In a regulatory filing on 18 February 2016, the company said that it is about to finalise its accounts and will file it in a short time. Further, the reason for the delay in filing was cited as the change in statutory auditors last year, which led to the new auditors taking longer than usual to furnish the signed reports to the Audit Committee. The company’s Board meetings have also been repeatedly postponed from 5th November to 10th November, and later to 14th November 2015.
According to report from LiveMint, PricewaterhouseCoopers (PwC) through Amarchand Mangaldas & Co conducted a forensic audit of Ricoh India. On 10 July 2015, the Company’s Board appointed BSR & Co as its new statutory auditors for five years in place of retiring auditors Sahni Natarajan and Bahl. Ricoh India’s regulatory filing on 7 December 2015 says that the company has considered and taken note of the recommendations of its statutory auditors. However, there is no mention of key recommendations from the statutory auditors.
In April 2016, Ricoh India had informed the exchanges that an independent agency has been appointed to assist the Audit Committee to better understand certain areas where the auditors had emphasized further review. This agency was conducting a review, which will be completed soon. It comprises of an independent law firm and accountants. Interestingly, some members of the top management including the CEO and CFO, have been asked to be on leave during the said review process. These include, Manoj Kumar, Managing Director and Chief Executive Officer, Arvind Singhal, Chief Financial Officer and Anil Saini, Senior Vice President and Chief Operating Officer of Ricoh India.
Earlier, the company had sent a communication to the exchanges on 18 February 2015 stating that 'The Company has not yet received the signed limited review report from the auditors and the audit committee would take up again the matter with the Statutory Auditors to submit their limited review report on an immediate basis.' Further, the filing stated, 'In order to assist the audit committee, the audit committee has sought the opinion of an Independent Agency in this regard.'
“Most importantly, the entire replacement of auditors raises a lot of doubt. They also could not figure out. It was not clear whether the parent company knew about the issue. If they knew it, they should have immediately informed the stock exchanges,” the report from LiveMint says quoting Shriram Subramanian, managing director of InGovern.
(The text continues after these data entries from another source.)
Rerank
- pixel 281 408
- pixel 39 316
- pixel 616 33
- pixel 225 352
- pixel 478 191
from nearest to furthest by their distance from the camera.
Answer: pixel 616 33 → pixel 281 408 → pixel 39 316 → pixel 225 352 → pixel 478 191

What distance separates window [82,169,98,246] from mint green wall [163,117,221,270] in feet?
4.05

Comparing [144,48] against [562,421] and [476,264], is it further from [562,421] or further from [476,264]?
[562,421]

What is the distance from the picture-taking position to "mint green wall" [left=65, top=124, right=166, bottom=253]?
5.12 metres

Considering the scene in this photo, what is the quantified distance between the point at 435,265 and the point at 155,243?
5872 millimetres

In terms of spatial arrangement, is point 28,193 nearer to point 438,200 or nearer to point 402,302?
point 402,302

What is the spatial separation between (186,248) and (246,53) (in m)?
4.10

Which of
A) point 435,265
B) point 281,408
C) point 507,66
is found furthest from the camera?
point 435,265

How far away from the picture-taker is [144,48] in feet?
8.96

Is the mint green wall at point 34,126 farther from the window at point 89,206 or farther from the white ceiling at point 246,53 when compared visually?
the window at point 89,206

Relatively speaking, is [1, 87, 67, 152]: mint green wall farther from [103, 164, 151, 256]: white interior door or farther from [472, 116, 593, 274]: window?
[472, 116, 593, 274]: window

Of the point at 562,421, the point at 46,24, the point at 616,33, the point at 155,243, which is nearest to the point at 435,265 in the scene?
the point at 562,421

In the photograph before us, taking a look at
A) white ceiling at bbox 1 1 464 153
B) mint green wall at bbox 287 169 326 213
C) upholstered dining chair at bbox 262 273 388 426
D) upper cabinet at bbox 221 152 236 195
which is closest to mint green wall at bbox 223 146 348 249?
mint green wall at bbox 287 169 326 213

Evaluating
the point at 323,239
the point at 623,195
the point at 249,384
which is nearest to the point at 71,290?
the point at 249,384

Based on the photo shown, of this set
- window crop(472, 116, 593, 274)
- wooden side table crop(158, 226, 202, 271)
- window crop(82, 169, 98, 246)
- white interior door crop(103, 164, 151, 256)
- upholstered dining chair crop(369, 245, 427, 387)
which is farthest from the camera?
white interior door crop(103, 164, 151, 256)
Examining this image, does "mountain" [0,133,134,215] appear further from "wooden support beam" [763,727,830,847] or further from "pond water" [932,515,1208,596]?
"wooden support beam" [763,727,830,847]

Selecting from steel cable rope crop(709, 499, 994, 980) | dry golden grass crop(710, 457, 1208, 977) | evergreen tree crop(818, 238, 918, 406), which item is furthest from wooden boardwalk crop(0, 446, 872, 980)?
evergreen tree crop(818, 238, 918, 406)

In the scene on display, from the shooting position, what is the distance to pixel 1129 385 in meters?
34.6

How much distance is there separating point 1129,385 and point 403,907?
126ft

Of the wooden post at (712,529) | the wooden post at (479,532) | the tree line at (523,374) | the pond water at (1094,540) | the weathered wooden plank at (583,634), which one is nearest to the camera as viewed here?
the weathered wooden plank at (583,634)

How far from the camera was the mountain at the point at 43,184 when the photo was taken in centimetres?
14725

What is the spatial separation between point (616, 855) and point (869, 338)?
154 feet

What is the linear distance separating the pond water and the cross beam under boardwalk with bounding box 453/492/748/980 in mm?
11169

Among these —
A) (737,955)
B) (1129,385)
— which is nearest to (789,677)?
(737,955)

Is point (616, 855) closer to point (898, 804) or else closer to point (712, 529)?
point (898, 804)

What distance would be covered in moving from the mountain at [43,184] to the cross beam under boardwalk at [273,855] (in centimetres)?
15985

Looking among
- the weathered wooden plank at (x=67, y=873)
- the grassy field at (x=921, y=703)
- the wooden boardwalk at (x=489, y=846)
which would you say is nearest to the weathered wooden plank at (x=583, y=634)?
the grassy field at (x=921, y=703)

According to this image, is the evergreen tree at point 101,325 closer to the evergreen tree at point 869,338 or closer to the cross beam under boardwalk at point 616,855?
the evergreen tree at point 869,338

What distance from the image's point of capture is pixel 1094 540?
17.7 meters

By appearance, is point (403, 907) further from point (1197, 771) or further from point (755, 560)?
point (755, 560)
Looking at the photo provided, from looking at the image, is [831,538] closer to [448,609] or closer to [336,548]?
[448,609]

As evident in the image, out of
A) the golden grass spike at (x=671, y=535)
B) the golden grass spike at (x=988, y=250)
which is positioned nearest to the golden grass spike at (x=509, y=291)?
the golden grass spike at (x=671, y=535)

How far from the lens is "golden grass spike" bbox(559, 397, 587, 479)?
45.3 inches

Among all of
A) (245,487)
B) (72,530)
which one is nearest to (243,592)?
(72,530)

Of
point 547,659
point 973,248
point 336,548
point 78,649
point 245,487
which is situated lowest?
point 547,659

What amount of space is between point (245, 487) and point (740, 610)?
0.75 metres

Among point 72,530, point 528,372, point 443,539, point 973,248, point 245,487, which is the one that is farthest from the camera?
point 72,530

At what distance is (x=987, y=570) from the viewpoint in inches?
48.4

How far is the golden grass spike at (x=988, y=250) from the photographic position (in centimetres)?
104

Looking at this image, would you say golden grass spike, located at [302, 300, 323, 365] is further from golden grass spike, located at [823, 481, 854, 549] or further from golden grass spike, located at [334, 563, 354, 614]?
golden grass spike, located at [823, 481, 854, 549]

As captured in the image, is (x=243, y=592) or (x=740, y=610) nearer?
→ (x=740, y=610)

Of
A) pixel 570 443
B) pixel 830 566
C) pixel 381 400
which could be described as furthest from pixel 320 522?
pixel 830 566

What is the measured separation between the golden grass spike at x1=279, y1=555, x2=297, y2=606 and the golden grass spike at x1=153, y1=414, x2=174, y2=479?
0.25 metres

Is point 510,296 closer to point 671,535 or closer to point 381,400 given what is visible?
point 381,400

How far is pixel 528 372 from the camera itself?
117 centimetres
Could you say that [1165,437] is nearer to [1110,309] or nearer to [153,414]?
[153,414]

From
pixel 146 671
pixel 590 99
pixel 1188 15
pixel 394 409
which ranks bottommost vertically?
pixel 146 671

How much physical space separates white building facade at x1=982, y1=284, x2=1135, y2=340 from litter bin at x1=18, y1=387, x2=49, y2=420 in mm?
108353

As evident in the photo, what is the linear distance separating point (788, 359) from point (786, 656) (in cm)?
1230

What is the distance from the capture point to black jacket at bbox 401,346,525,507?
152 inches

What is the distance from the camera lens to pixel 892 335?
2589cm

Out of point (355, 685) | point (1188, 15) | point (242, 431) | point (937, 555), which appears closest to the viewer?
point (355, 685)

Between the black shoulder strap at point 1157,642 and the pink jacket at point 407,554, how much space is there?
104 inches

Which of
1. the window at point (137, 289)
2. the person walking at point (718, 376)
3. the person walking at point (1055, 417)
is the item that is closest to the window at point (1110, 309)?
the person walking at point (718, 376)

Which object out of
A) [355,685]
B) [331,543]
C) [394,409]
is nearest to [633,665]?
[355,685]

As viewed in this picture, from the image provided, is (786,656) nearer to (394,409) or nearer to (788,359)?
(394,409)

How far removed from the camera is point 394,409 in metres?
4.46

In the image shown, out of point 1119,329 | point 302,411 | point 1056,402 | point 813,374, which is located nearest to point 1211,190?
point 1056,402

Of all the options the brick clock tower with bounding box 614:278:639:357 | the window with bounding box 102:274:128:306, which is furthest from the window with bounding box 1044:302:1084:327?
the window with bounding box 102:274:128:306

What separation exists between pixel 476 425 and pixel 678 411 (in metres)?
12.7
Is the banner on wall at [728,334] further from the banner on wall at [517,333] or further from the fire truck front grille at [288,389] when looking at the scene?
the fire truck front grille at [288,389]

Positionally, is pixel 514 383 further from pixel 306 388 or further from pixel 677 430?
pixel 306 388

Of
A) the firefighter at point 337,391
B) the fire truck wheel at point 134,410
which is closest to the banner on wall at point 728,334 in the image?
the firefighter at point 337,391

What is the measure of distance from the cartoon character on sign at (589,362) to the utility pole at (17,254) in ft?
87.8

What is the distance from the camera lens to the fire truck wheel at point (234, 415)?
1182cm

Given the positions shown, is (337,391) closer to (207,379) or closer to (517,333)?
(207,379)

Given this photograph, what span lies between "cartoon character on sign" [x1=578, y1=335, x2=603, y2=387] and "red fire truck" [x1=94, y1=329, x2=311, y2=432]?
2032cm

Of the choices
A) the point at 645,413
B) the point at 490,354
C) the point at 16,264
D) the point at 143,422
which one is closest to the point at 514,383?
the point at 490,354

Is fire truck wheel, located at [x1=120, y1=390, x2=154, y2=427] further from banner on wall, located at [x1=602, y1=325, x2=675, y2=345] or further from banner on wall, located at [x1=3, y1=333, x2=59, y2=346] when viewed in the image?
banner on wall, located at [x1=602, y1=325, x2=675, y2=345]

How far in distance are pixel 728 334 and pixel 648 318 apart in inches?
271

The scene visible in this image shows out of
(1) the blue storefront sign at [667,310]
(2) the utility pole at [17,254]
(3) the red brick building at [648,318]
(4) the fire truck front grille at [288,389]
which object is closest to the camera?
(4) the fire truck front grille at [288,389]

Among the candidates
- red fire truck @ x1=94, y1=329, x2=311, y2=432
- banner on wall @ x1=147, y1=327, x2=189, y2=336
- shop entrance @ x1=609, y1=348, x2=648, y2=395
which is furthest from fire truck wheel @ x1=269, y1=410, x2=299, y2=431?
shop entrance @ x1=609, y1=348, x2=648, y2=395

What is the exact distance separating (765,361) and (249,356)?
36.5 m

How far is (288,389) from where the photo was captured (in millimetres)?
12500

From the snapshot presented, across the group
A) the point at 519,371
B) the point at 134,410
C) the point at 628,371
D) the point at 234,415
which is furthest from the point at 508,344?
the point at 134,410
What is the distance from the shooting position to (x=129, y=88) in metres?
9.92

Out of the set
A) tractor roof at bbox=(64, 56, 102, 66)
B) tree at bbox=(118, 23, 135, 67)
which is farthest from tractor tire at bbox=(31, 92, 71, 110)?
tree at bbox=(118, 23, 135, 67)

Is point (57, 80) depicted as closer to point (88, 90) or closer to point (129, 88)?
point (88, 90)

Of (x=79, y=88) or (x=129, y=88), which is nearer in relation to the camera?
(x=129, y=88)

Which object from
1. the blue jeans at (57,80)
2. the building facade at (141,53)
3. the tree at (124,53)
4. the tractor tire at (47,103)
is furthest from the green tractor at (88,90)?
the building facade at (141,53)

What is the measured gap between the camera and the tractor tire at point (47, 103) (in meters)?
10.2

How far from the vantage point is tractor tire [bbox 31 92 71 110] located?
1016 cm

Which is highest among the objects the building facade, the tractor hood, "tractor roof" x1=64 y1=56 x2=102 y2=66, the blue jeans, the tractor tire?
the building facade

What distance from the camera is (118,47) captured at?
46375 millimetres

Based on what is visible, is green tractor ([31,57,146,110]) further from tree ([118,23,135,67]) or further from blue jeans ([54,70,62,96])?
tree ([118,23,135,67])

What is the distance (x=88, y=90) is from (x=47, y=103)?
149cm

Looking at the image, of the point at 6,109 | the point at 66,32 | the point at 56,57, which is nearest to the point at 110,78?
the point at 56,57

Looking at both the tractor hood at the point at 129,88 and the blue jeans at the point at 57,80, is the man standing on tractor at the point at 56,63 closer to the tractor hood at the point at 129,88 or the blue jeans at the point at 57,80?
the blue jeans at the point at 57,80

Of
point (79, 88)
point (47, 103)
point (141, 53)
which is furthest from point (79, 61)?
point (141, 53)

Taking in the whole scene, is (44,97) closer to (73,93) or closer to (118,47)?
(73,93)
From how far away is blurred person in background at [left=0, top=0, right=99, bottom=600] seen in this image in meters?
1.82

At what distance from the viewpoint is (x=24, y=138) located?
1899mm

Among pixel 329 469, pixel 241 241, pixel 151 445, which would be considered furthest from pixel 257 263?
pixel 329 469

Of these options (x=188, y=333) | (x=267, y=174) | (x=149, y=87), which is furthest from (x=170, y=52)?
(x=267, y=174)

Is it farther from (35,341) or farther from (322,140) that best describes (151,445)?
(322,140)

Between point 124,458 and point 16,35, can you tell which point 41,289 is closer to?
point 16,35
"Class action suit should be taken. At the end of the day, they (the government) did it in the Satyam case. Government-appointed directors should be there on the board. Not one director but all the directors,” he told the newspaper.
Ricoh India also filed a police complaint saying it has detected massive financial irregularities and fraud in the company after a forensic investigation revealed wrongdoing.
While the company was struggling with its audit reports, ratings agencies were too not concerned. In January, India Ratings and Research Pvt Ltd (Ind-Ra) upgraded Ricoh India’s Rs200 crore long-term non-convertible debenture (NCD) to Ind-AA from Ind-A. The ratings agency, a unit of Fitch, also upgraded long-term issuer rating of the company to Ind-AA from Ind-A, with a stable outlook.
According worried investors, Ricoh India first needs to fix its governance issues. What is more shocking in this case is silence from the exchanges and regulators. Despite all the incidents taking place in Ricoh India, there is no record of the stock exchanges having posed any questions to the company.
Ricoh India closed Monday 5% down at Rs269 on the BSE, while the 30-share benchmark ended the day marginally down at 25,230.